New Tax Convention Belgium -The Netherlands: compensation rule (as from 1 January 2003)
News
The new treaty for the avoidance of double taxation on income between Belgium and the Netherlands, which was signed on 5 June 2001 (see our tax Newsletter n° 10 of October 2001 and our PTX headline of 26 July 2002) will enter into force on 1 January 2003. The law of 11 December 2002, which approves it, has been published in the Official Gazette on Friday 20 December 2002(*).
Appreciation
One of the main amendments is the abolition of the frontier worker system. Frontier workers will no longer be taxed in their country of residence but in the country where the employment is carried out.
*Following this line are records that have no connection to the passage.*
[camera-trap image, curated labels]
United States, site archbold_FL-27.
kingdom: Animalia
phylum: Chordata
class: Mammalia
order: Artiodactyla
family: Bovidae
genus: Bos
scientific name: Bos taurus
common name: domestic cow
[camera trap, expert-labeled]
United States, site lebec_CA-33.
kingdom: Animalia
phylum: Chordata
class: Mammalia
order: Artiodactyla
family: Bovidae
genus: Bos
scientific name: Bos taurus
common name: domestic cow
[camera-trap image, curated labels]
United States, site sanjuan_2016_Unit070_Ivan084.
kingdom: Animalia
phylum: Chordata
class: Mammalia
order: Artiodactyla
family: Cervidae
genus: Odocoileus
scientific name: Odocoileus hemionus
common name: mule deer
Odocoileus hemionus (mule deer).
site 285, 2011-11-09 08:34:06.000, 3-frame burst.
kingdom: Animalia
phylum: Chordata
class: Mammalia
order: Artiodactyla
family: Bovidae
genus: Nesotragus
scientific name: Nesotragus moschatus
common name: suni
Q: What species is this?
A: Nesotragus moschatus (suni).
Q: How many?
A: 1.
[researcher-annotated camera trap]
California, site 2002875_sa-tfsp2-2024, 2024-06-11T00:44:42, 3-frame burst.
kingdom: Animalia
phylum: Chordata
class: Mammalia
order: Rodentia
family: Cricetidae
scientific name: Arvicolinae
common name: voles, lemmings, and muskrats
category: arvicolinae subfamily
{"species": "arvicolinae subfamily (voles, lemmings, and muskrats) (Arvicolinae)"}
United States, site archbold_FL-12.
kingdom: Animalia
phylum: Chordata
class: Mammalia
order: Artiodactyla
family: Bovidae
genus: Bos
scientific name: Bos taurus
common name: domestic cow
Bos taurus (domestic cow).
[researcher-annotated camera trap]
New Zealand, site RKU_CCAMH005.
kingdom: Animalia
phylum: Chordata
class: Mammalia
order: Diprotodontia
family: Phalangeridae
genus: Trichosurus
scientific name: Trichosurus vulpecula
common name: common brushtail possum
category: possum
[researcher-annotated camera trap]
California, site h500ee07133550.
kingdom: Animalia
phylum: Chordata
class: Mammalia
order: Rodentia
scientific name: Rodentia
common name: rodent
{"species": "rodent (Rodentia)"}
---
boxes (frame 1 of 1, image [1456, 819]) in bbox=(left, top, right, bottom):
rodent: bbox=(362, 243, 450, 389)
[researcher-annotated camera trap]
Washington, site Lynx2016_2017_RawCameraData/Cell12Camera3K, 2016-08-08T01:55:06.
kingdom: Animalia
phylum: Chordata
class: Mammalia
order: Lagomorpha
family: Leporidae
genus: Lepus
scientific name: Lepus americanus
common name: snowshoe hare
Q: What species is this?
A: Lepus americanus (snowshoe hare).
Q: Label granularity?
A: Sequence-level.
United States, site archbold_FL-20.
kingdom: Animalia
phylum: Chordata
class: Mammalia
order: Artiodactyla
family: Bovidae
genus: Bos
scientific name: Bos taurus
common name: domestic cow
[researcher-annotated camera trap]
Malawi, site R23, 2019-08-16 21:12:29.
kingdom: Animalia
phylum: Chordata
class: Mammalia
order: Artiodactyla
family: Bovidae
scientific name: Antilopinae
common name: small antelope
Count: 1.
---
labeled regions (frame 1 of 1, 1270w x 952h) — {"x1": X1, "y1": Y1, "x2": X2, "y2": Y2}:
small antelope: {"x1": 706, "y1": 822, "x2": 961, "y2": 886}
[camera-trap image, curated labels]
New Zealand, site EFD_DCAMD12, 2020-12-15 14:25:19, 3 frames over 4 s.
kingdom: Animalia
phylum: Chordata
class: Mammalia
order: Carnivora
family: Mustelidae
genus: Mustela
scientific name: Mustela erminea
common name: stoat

The Netherlands have included a unilateral compensation rule in the treaty for their residents, in order to prevent “new” Dutch cross-border workers being fiscally disadvantaged compared with residents of the Netherlands who are taxable exclusively in the Netherlands (“permanent” compensation rule), and in order to prevent “existing” Dutch cross-border workers being fiscally disadvantaged by the abolition of the cross-border workers rule of the old treaty of 1970 (temporary compensation rule). “New” Dutch cross-border workers are residents of the Netherlands who become taxable in Belgium because of their work as employees after the new treaty has entered into force. “Existing” Dutch cross-border workers are residents of the Netherlands, who were considered as cross-border workers under the old treaty of 1970.
In practice the “new” Dutch cross-border workers will be compensated for the difference between the Belgian income tax charge, and the Dutch income tax and social security (“premie volksverzekeringen”) charge that they would be liable for if they were taxable in the Netherlands exclusively.
For “existing” Dutch cross-border workers the “temporary” compensation rule excludes Dutch social security charges (“volksverzekeringspremies”) from the Dutch comparison basis, since “existing” Dutch cross-border workers have been liable for Belgian social security from the moment that they started working in Belgium on behalf of their Belgian employer (thus before the “new” treaty entered into force). Because this rule excludes Dutch social security charges from the Dutch comparison basis, the Dutch cross-border worker can claim a compensation for the full Belgian tax charge that exceeds the normal Dutch income tax liability on his/her employment income excluding the “Volksverzekeringspremies”.
Note that for residents of Belgium working in the Netherlands the new treaty does not provide any such compensation rule.